Task goal: In how many of the rows below does the word "seen" appear, counting only matches with the same capitalization? Reply with the number alone.

_ _ _ _

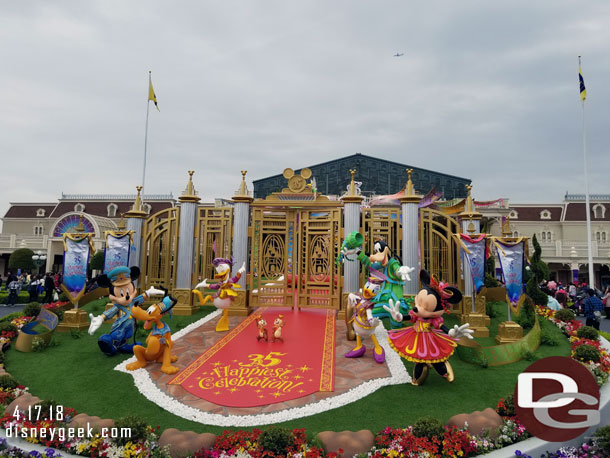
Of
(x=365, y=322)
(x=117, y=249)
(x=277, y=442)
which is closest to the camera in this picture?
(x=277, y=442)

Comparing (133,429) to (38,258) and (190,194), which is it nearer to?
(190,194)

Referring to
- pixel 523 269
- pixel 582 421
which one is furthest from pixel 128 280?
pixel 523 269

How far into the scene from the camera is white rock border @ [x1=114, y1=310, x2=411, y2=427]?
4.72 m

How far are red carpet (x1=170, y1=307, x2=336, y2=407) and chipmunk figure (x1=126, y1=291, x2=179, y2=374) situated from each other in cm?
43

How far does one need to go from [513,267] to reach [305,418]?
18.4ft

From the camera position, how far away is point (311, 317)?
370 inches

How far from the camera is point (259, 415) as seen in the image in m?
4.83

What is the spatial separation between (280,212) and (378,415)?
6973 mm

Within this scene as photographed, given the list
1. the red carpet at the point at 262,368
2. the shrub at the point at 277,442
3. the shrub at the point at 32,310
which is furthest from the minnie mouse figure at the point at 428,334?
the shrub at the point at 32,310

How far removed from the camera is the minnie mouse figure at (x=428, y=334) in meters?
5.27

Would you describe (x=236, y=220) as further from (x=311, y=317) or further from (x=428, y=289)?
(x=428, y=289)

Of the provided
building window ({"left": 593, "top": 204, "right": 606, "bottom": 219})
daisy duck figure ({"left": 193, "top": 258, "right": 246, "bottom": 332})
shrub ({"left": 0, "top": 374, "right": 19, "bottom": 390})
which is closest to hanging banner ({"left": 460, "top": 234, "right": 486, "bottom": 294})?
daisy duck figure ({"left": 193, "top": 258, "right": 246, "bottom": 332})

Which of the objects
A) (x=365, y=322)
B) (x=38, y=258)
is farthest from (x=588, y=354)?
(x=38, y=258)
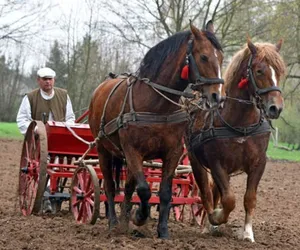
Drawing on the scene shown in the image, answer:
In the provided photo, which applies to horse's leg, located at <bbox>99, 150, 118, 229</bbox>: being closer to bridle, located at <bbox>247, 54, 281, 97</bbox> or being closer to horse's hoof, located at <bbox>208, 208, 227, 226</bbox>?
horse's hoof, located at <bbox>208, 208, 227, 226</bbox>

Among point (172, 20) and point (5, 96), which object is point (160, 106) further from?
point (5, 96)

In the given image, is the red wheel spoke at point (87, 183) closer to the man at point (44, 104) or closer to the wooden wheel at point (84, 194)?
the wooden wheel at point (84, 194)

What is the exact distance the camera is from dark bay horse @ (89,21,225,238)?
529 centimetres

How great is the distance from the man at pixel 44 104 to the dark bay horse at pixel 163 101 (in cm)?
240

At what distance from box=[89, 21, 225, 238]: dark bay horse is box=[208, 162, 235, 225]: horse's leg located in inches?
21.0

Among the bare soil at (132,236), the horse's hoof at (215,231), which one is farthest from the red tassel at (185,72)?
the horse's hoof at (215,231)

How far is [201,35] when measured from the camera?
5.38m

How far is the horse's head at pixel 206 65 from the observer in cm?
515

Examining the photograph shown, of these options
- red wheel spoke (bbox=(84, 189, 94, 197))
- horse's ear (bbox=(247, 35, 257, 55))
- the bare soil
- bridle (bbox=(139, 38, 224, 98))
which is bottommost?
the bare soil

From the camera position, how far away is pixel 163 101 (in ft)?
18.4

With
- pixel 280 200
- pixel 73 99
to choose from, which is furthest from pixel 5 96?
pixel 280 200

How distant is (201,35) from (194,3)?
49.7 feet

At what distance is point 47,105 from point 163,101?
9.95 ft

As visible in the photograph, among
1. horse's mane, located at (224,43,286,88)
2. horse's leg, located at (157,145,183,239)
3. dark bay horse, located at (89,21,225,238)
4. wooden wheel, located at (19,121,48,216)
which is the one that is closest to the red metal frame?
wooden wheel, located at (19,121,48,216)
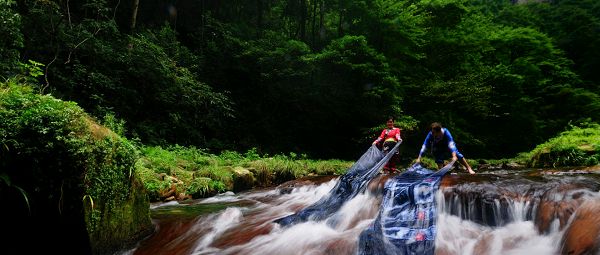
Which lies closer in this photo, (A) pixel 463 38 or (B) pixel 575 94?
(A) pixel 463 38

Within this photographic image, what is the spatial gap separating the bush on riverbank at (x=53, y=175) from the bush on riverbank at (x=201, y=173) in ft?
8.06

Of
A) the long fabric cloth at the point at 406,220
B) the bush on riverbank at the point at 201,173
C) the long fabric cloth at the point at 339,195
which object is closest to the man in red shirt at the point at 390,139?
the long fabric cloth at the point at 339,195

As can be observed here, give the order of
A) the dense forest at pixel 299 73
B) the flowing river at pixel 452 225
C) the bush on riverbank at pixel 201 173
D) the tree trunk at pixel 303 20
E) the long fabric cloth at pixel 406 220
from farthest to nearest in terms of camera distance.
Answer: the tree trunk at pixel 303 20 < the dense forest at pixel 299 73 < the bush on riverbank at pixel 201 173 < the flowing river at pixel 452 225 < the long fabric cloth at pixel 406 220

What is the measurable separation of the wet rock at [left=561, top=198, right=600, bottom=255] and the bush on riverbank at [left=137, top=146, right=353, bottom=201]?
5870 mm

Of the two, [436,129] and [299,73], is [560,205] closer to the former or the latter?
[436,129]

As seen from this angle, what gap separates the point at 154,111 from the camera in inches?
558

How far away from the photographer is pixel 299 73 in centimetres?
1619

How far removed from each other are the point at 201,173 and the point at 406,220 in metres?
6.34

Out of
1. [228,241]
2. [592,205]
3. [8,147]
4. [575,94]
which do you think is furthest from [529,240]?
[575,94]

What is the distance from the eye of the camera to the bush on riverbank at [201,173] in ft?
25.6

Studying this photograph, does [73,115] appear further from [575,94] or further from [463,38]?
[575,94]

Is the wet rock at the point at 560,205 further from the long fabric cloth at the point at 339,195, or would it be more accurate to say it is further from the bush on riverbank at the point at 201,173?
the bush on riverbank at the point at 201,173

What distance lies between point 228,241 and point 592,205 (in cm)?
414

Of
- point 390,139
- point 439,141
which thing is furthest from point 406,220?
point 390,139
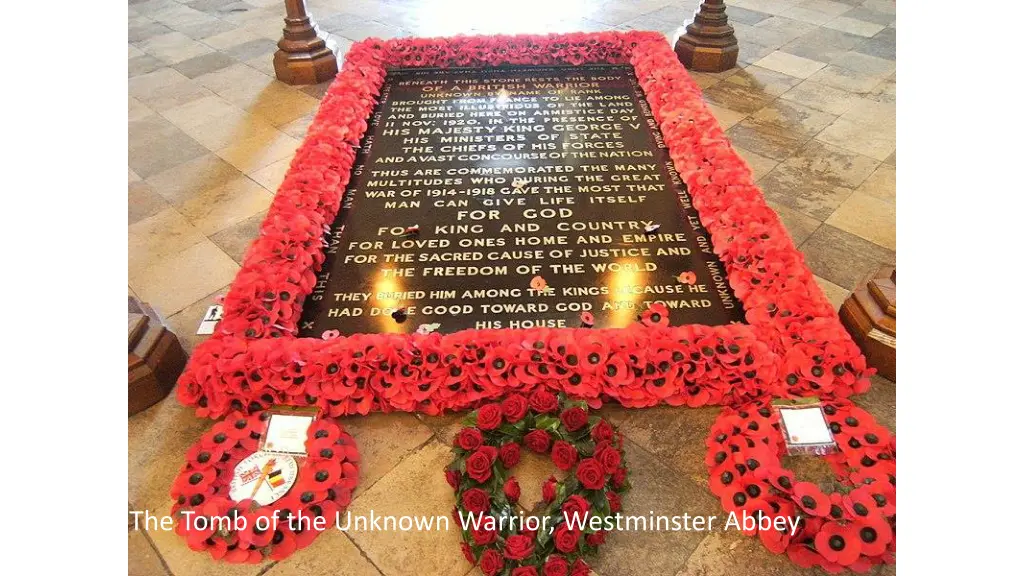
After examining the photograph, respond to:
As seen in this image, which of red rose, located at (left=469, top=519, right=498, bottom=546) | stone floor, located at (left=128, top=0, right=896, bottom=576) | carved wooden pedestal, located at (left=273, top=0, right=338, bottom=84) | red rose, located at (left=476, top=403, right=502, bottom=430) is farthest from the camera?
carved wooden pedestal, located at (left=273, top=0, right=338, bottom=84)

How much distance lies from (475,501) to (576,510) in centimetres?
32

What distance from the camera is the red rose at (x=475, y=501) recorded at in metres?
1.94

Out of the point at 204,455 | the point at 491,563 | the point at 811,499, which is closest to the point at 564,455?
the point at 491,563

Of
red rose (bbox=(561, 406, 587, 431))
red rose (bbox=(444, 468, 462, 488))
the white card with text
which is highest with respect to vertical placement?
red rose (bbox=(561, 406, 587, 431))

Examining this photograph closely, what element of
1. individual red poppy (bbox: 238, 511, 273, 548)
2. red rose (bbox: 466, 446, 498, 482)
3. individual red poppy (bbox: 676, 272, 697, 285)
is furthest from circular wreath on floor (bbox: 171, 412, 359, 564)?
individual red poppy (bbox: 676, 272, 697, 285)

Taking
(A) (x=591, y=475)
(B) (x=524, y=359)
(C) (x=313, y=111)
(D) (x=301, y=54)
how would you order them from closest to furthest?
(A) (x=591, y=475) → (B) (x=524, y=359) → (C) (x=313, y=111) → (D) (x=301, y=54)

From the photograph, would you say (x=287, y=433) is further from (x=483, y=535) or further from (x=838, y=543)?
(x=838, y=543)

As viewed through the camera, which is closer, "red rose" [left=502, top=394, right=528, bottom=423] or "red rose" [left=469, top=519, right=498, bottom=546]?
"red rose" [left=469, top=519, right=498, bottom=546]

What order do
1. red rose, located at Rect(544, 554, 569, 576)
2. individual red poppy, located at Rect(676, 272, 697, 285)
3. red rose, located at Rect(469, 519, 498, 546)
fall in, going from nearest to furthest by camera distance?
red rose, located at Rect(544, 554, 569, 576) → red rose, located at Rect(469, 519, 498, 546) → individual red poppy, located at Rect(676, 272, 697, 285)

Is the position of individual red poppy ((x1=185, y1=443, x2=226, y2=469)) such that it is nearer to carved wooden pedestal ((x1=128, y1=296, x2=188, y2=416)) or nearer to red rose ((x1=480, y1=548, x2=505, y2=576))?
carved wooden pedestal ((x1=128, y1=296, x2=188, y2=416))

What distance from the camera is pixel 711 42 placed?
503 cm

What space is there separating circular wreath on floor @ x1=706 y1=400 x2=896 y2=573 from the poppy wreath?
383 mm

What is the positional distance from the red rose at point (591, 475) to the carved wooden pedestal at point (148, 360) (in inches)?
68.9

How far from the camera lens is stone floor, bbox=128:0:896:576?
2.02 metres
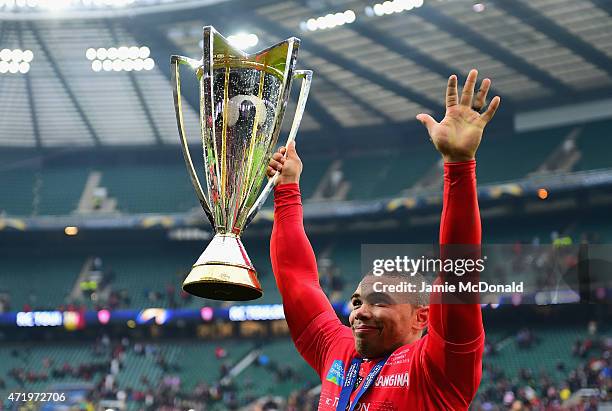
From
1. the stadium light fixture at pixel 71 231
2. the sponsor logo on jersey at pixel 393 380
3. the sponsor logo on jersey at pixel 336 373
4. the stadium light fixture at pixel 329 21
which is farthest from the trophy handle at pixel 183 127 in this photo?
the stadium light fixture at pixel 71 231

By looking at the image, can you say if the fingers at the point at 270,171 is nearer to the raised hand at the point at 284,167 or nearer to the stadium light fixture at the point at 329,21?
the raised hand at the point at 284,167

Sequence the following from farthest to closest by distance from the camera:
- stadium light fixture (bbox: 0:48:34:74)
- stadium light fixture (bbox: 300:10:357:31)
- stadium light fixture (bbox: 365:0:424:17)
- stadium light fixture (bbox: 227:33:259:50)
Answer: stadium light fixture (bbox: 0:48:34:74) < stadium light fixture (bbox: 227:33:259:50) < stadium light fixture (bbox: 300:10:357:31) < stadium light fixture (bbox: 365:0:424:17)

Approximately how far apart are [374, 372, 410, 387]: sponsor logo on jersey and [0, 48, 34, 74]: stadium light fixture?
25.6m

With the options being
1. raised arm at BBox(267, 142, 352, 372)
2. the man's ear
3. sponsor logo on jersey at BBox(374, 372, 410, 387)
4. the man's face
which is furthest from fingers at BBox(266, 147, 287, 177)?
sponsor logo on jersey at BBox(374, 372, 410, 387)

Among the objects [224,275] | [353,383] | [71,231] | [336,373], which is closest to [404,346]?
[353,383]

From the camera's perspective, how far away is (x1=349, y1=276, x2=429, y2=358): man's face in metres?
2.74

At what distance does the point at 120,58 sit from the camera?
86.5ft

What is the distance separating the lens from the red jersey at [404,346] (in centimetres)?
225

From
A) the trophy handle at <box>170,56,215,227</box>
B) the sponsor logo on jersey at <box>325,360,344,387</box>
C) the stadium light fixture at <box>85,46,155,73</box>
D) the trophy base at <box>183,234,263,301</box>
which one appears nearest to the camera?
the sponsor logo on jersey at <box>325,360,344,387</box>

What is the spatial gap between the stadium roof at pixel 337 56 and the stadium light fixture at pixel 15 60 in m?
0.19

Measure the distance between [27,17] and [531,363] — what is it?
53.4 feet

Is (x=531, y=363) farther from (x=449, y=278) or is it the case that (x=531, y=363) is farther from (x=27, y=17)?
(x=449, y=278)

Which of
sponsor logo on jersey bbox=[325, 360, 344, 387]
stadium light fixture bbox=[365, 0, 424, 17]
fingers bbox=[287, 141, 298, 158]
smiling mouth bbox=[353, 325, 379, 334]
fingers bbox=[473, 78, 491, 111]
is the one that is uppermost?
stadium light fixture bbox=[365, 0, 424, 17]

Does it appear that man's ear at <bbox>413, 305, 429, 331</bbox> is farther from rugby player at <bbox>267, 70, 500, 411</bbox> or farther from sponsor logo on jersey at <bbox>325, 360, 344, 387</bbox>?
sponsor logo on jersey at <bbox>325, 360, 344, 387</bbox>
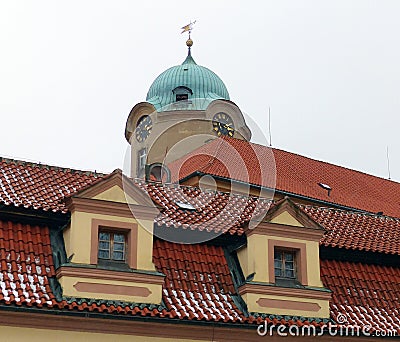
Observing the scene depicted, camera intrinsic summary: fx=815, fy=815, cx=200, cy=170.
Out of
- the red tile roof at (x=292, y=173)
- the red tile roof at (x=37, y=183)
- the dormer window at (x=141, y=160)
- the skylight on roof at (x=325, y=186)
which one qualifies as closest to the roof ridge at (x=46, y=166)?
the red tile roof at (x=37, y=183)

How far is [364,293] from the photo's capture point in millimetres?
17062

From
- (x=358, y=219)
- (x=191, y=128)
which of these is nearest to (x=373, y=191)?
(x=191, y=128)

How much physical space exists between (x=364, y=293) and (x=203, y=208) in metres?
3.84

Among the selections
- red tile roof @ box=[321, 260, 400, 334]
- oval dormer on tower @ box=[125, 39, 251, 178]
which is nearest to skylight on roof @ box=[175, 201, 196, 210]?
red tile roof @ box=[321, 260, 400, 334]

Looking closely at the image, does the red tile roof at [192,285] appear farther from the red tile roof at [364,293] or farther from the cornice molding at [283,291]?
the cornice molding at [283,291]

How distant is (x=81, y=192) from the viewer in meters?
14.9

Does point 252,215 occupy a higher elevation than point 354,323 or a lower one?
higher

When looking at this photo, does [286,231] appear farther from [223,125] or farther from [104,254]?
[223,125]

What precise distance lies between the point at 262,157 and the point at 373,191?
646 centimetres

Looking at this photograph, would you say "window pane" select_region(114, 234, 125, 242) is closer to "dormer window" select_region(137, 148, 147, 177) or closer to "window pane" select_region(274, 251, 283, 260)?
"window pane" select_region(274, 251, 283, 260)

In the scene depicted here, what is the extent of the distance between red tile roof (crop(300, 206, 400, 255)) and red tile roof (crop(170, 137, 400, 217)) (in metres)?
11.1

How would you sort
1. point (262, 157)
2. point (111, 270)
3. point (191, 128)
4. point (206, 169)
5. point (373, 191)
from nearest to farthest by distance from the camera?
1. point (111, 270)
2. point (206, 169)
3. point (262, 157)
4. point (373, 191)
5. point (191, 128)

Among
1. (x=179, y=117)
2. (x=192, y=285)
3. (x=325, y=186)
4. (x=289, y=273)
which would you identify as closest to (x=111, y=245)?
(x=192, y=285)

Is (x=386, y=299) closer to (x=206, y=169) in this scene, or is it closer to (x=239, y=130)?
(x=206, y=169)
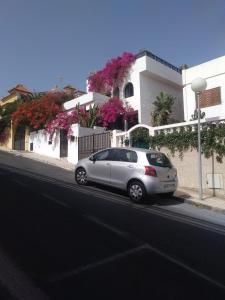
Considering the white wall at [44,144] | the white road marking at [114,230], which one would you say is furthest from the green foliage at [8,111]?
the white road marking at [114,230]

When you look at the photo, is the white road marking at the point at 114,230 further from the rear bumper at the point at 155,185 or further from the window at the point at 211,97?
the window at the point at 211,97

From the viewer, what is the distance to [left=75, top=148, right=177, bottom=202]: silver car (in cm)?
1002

_ _ _ _

Final result: 3